Question

Extracting Accession Numbers With Ncbixml.Parse

0

Entering edit mode

10.1 years ago

jed.tressler • 0

Greetings;

I am a first time python user, and am stumped. I am using the following code to parse my blast XML file, and everything is working great. The one thing I cant figure out is the correct addition to the "OUT.write" line to extract the <hit_accession> field. If anybody knows the correct object/argument, or even better a beginning user friendly list of objects I would really appreciate it.

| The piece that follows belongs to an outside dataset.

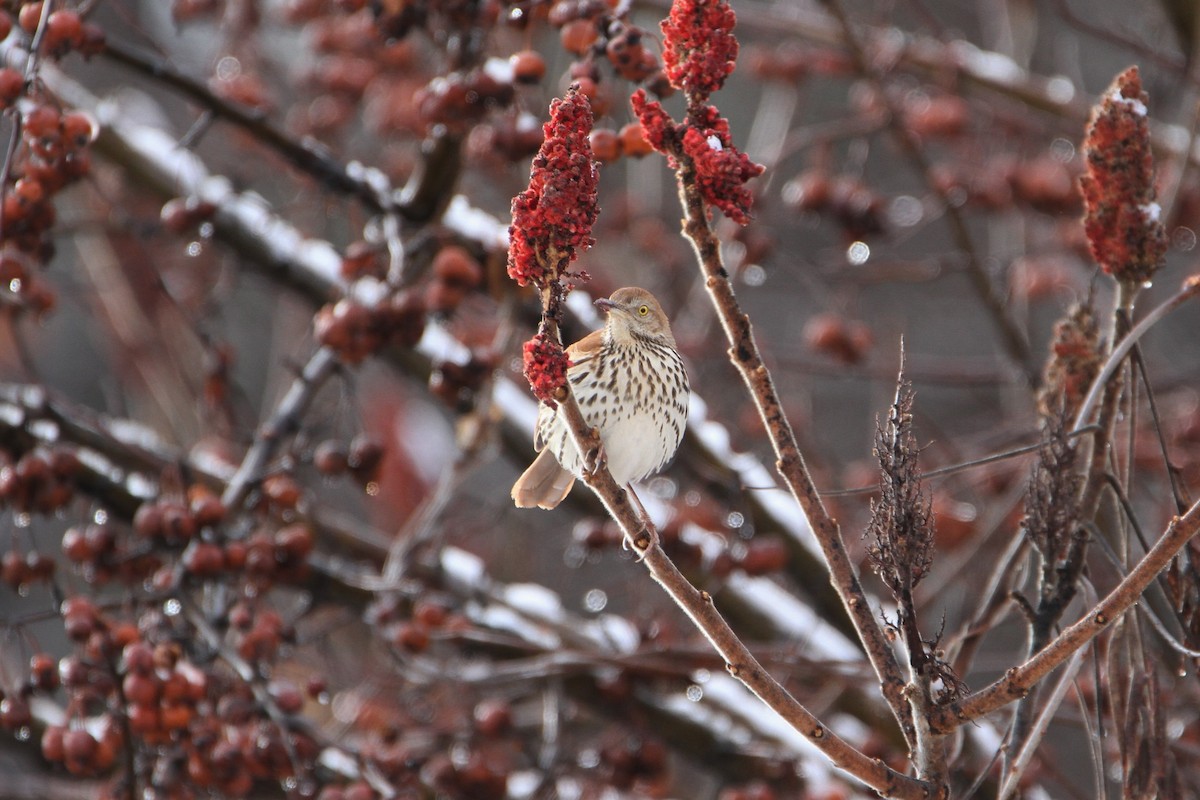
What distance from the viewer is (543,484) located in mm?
2621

No amount of googling has availed me so far.

#!/usr/bin/env python

import sys
from Bio.Blast import NCBIXML
#Usage, opens an outfile and then parses any number of .xml files into that outfile, printing all hits
#parse_blastn.py outfile.txt anynumberofinfiles.xml
OUT = open(sys.argv[1], 'w')

OUT.write("Query Name\tQuery Length\tAlignment Title\tAlignment ID\tAlignment Def\teValue")
for xml_file in sys.argv[2:]:
    result_handle = open(xml_file)
    blast_records = NCBIXML.parse(result_handle)
    for rec in blast_records:
        for alignment in rec.alignments:
                for hsp in alignment.hsps:
                    OUT.write('\n'+ str(rec.query_id) + '\t' + str(rec.query_length) + '\t' + str(alignment.title) + '\t' + str(alignment.hit_id) + '\t' + str(alignment.hit_def) + '\t' + str(hsp.expect))

Thanks again,

python biopython • 8.3k views

ADD COMMENT • link 10.1 years ago by jed.tressler • 0

0

Entering edit mode

I'm sure you have your reasons, but it might have been simpler to ask BLAST+ to produce a tabular file with exactly those fields, something like this:

blastn -outfmt "6 qseqid qlen sacc stitle etc" etc

Anyway, could you post a snippet of the XML output and tell us which bit you are looking for when you say accession?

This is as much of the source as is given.